Asian markets were mixed, with notable regional variations in performance. Japan's Nikkei 225 posted solid gains of 1.50%, closing at 38403.01, bucking the negative global trend as the country maintains its easy monetary policy stance and high inflation. Hong Kong's Hang Seng Index declined by 1.52%, finishing at 23530.49, while mainland China's Shanghai Composite Index showed slight weakness with a 0.51% decline, ending at 3359.90, with lower inflation in the region reducing growth.
CRUDE OIL PERFORMANCE
The week after Israel decided to strike Iran few hours after IAEA declaring Iran non-compliance toward its Non-proliferation Treaty, Crude benchmark only manage to close at most 3.75% higher while another strike had market on toes. Against all odd, Oil prices had only gain 3% after the U.S. sent seven B2 bomber to target Iran’s nuclear sites, with market shrugging off geopolitical factor thanks to OPEC+ reserves, ample stocks, and weak macro trends. This is a stark contrast to past shocks like the 2019 Abqaiq attack. Traders are betting Tehran’s retaliation won’t disrupt the Strait of Hormuz, a key oil artery, keeping the dream of $100 oil at bay for now. Morgan Stanley dismissed inflation fears, calling the rally a fleeting supply blip adding just 3 basis points to core inflation, far less than demand-driven spikes. Sanctions and diplomatic signals later cooled prices, though Israel-Iran hostilities linger, with Hormuz’s became centrestage for negotiation. Analysts warn that any attack around the strait or oil infrastructure, and crude could vault to triple digits overnight.
OTHER IMPORTANT MACRO DATA AND EVENTS
US Secretary of State Marco Rubio urge China to rein in Iran’s threat to close the Strait of Hormuz, warning of economic suicide for Tehran and global fallout.
European officials reluctantly ready for a 10% baseline on “reciprocal” tariffs in U.S.-EU trade talks, as Trump’s hardline stance and rising U.S. tariff revenues harden American resolve.
What Can We Expect from The Market This Week
US PCE Price Index: the Fed's preferred inflation measure, showed core prices declining to 2.5% annually in April from 2.7% in March, while headline numbers are at 2.1%, meeting expectations and proving progress toward the Fed's 2% inflation target.
US GDP Q1: The second preliminary economic growth data in the states printed negative 0.2% in Q1 2025, on track to mark the first quarterly decline following 2.4% growth in Q4 2024, primarily due to higher import volumes and lower domestic demand.
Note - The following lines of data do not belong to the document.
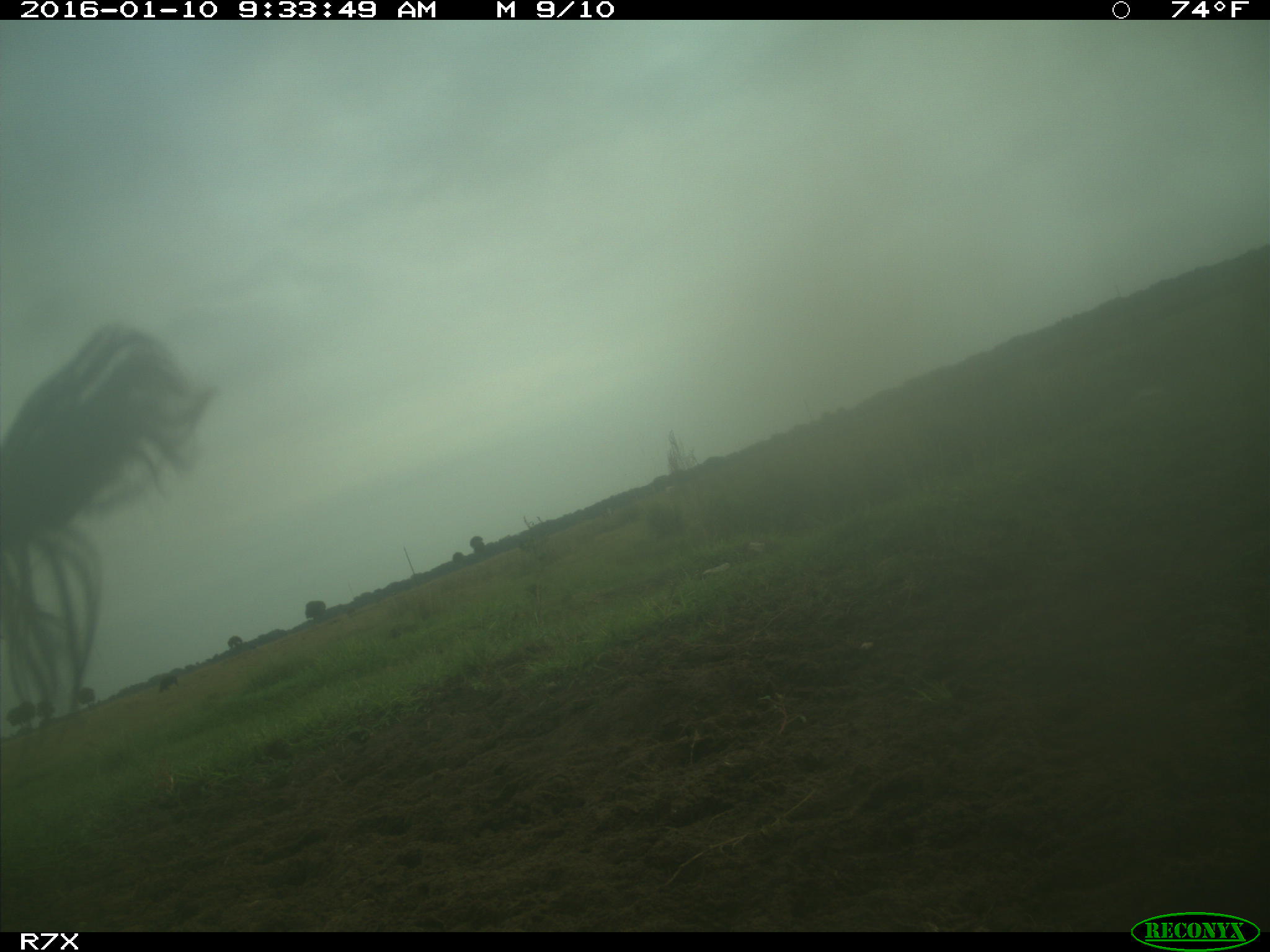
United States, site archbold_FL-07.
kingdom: Animalia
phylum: Chordata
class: Mammalia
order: Artiodactyla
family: Bovidae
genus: Bos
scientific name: Bos taurus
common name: domestic cow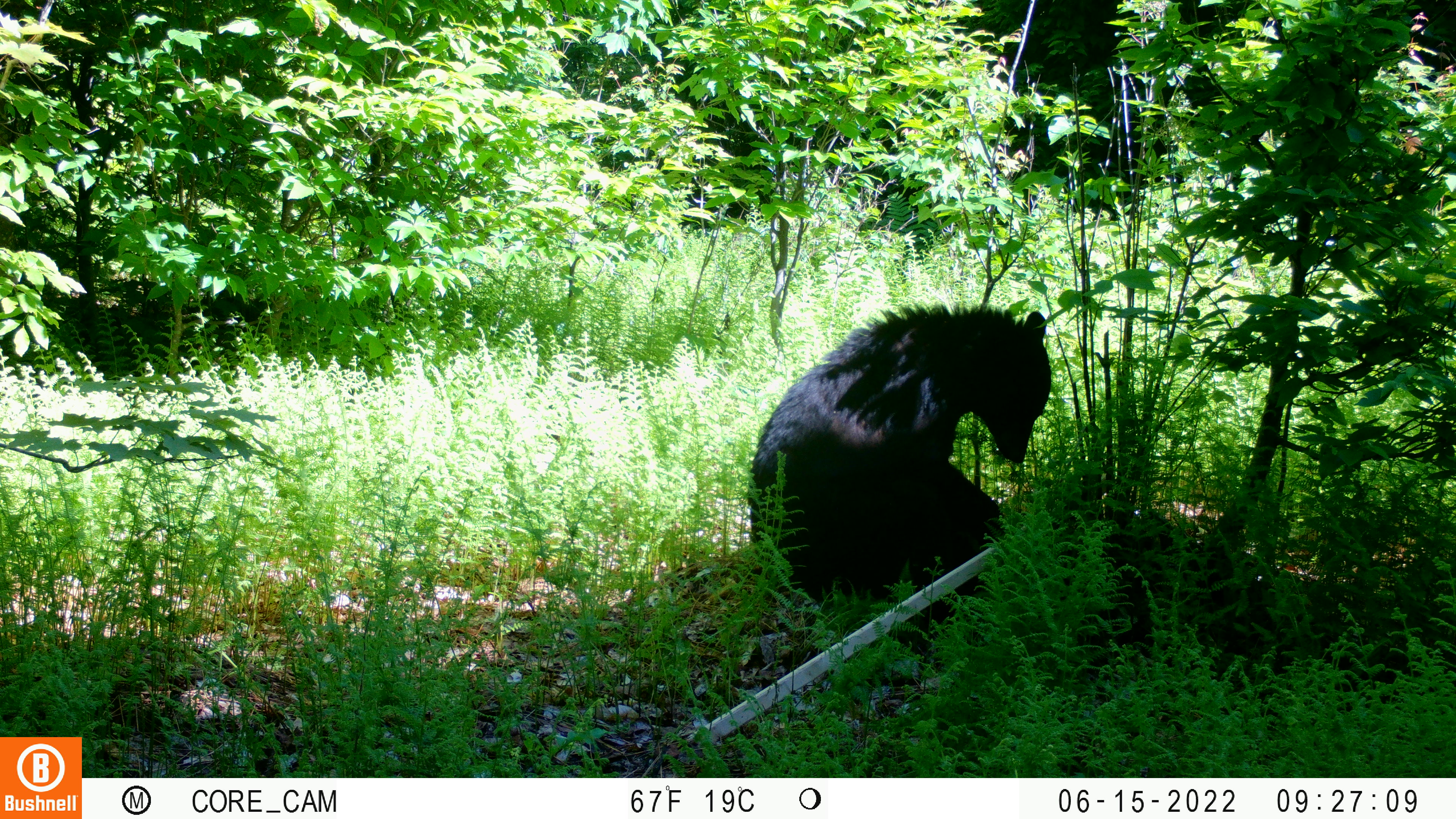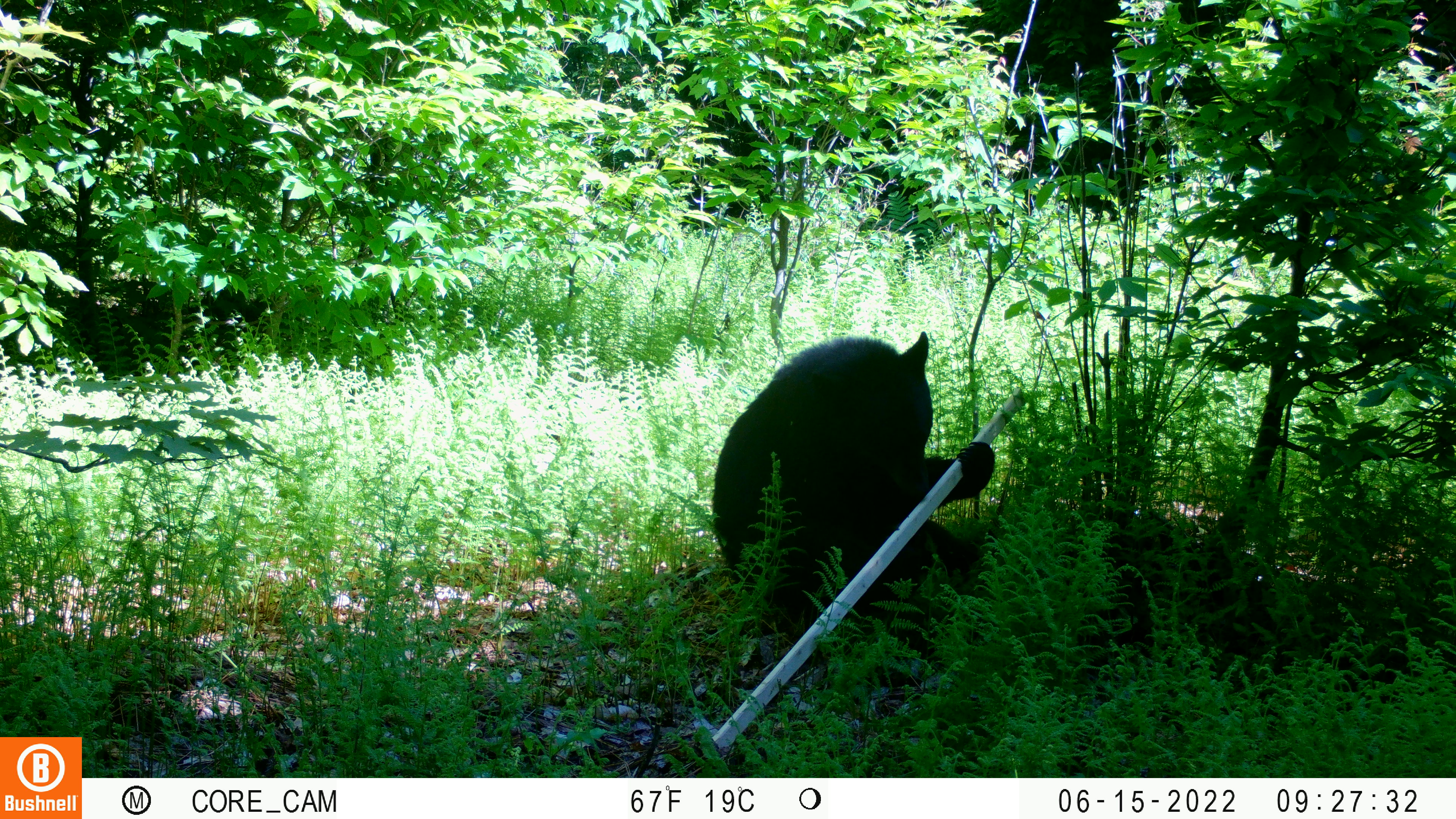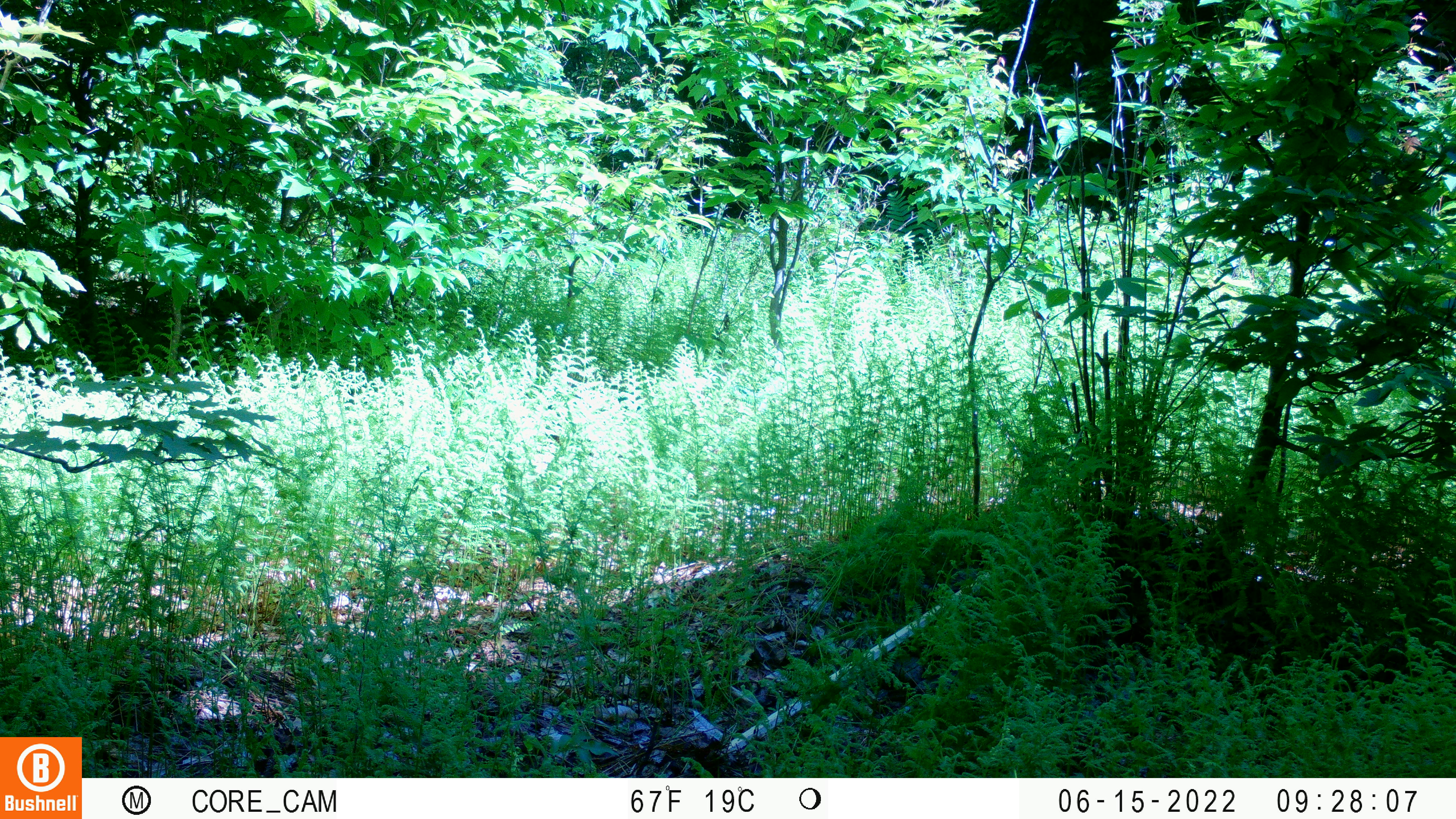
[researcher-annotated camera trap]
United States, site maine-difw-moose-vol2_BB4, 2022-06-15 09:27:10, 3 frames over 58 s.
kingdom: Animalia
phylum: Chordata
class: Mammalia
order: Carnivora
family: Ursidae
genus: Ursus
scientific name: Ursus americanus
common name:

CB Consumer Confidence: The index was up 12.3 points to 98.0 in May 2025 from 85.7 in April, marking a turnaround in consumer sentiment as the American public turns optimistic about current economic conditions.
Canada GDP: Canada's economy grew 0.5% quarter-over-quarter in Q1 2025, maintaining the same pace as Q4 2024, with exports serving as the primary driver of economic growth. The economy performed better than expected, with some sources reporting an annualised growth rate of 2.2% for the quarter, although upcoming data is only confirming preliminary data of 0.1% growth in April.
US Durable Goods: Consumer durables orders fell 6.3% month-over-month in April 2025 to $296.3 billion, representing the sharpest decline since January 2024 and ending four consecutive months of growth, a halt to what could be panic orders in March before tariffs were implemented.